Task directions
Print the entire listing. Each line must match the original exactly.

Recorded data

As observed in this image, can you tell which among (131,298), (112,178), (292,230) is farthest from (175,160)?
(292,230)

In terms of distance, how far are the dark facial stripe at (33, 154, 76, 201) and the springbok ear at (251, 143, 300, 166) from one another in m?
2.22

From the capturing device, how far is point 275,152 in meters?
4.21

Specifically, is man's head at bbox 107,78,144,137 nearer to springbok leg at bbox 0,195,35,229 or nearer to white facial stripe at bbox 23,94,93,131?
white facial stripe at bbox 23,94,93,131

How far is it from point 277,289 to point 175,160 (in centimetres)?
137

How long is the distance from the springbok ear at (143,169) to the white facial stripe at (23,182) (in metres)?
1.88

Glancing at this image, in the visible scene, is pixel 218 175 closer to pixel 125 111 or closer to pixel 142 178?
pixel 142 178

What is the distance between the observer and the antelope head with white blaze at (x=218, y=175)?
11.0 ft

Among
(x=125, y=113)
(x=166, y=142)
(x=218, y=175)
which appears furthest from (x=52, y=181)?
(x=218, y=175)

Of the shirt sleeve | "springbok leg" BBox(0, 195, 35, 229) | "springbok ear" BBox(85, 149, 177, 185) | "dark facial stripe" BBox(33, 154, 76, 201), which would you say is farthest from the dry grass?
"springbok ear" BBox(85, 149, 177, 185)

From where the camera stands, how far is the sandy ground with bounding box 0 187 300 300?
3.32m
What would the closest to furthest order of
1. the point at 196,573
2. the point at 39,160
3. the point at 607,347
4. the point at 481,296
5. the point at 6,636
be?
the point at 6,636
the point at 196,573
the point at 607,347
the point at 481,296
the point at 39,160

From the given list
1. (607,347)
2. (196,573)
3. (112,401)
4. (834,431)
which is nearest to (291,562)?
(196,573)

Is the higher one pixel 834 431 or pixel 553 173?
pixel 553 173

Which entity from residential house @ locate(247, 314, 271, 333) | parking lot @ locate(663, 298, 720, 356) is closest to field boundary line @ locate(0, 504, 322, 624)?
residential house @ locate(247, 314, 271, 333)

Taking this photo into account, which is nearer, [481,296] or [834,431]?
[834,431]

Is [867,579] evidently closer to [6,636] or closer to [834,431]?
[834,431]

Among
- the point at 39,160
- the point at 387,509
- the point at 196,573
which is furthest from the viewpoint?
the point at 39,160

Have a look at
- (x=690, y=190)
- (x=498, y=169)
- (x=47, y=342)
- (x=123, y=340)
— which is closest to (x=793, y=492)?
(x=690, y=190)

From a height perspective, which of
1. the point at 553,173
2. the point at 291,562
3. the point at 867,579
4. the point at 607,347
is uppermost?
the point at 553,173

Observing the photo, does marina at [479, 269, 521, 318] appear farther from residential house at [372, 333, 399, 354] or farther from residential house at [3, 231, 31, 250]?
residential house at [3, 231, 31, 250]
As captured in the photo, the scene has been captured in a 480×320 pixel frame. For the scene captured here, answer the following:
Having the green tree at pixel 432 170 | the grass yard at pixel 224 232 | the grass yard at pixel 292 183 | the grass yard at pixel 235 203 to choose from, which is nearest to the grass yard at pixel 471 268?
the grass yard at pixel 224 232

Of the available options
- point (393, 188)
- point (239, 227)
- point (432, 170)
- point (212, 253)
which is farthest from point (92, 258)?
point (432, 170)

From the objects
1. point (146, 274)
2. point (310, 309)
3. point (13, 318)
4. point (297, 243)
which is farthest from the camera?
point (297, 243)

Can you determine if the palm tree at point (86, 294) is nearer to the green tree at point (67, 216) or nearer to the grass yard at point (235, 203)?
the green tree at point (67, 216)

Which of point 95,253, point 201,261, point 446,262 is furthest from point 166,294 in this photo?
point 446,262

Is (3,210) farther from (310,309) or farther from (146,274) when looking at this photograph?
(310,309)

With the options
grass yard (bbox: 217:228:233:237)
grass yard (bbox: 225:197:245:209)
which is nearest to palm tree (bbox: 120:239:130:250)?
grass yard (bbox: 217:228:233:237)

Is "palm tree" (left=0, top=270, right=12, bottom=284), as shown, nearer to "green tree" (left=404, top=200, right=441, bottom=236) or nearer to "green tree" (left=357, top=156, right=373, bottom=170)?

Solved problem
As observed in this image, can you tell which among (131,298), (112,178), (292,230) is farthest from (175,160)?
(292,230)

In terms of distance, how far are the dark facial stripe at (33, 154, 76, 201) and the springbok ear at (251, 143, 300, 166) from one another in m?
2.22

From the capturing device, how far is point 275,152 in meters?
4.21

Specifically, is man's head at bbox 107,78,144,137 nearer to springbok leg at bbox 0,195,35,229 or nearer to white facial stripe at bbox 23,94,93,131?
white facial stripe at bbox 23,94,93,131

How far is it from point 277,289 to point 175,160 (in centimetres)?
137

How long is the distance from the springbok ear at (143,169) to the white facial stripe at (23,182) (in metres)?
1.88

Glancing at this image, in the visible scene, is pixel 218 175 closer to pixel 125 111 or closer to pixel 142 178?
pixel 142 178

What is the distance between the observer and the antelope head with white blaze at (x=218, y=175)?
11.0 ft

Among
(x=125, y=113)
(x=166, y=142)
(x=218, y=175)
which appears furthest from (x=52, y=181)?
(x=218, y=175)

Of the shirt sleeve | "springbok leg" BBox(0, 195, 35, 229) | "springbok ear" BBox(85, 149, 177, 185) | "dark facial stripe" BBox(33, 154, 76, 201), which would you say is farthest from the dry grass?
"springbok ear" BBox(85, 149, 177, 185)

From where the camera stands, how far is the sandy ground with bounding box 0 187 300 300?
3.32m
What would the closest to furthest order of
1. the point at 196,573
2. the point at 39,160
3. the point at 607,347
4. the point at 481,296
5. the point at 6,636
be?
the point at 6,636
the point at 196,573
the point at 607,347
the point at 481,296
the point at 39,160

From the given list
1. (607,347)
2. (196,573)
3. (112,401)
4. (834,431)
which is nearest to (291,562)?
(196,573)

Is the higher one pixel 834 431 or pixel 553 173?
pixel 553 173

Which entity from residential house @ locate(247, 314, 271, 333) | parking lot @ locate(663, 298, 720, 356) is closest to field boundary line @ locate(0, 504, 322, 624)?
residential house @ locate(247, 314, 271, 333)

Taking this photo into account, which is nearer, [481,296] or [834,431]?
[834,431]

Is [867,579] evidently closer to [6,636] or closer to [834,431]?
[834,431]

Among
- the point at 39,160
- the point at 387,509
- the point at 196,573
which is furthest from the viewpoint?
the point at 39,160

Have a look at
- (x=690, y=190)
- (x=498, y=169)
- (x=47, y=342)
- (x=123, y=340)
— which is closest to (x=793, y=492)?
(x=690, y=190)

From a height perspective, which of
1. the point at 553,173
2. the point at 291,562
3. the point at 867,579
4. the point at 607,347
is uppermost?
the point at 553,173

Observing the photo, does marina at [479, 269, 521, 318] appear farther from residential house at [372, 333, 399, 354] or farther from residential house at [3, 231, 31, 250]?
residential house at [3, 231, 31, 250]
As captured in the photo, the scene has been captured in a 480×320 pixel frame. For the scene captured here, answer the following:
Having the green tree at pixel 432 170 | the grass yard at pixel 224 232 | the grass yard at pixel 292 183 | the grass yard at pixel 235 203 to choose from, which is nearest to the grass yard at pixel 471 268?
the grass yard at pixel 224 232

Of the available options
- point (393, 188)
- point (239, 227)
- point (432, 170)
- point (212, 253)
which is farthest from point (92, 258)?
point (432, 170)

From the objects
1. point (146, 274)
2. point (310, 309)
3. point (13, 318)
4. point (297, 243)
which is farthest from the camera?
point (297, 243)

Can you determine if the palm tree at point (86, 294) is nearer to the green tree at point (67, 216) or nearer to the grass yard at point (235, 203)?
the green tree at point (67, 216)

Which of point 95,253, point 201,261, point 446,262 is furthest from point 166,294 in this photo?
point 446,262

Is (3,210) farther from (310,309) or farther from (146,274) when looking at this photograph?
(310,309)

With the options
grass yard (bbox: 217:228:233:237)
grass yard (bbox: 225:197:245:209)
which is nearest to palm tree (bbox: 120:239:130:250)?
grass yard (bbox: 217:228:233:237)

Is "palm tree" (left=0, top=270, right=12, bottom=284), as shown, nearer to "green tree" (left=404, top=200, right=441, bottom=236) or nearer to "green tree" (left=357, top=156, right=373, bottom=170)?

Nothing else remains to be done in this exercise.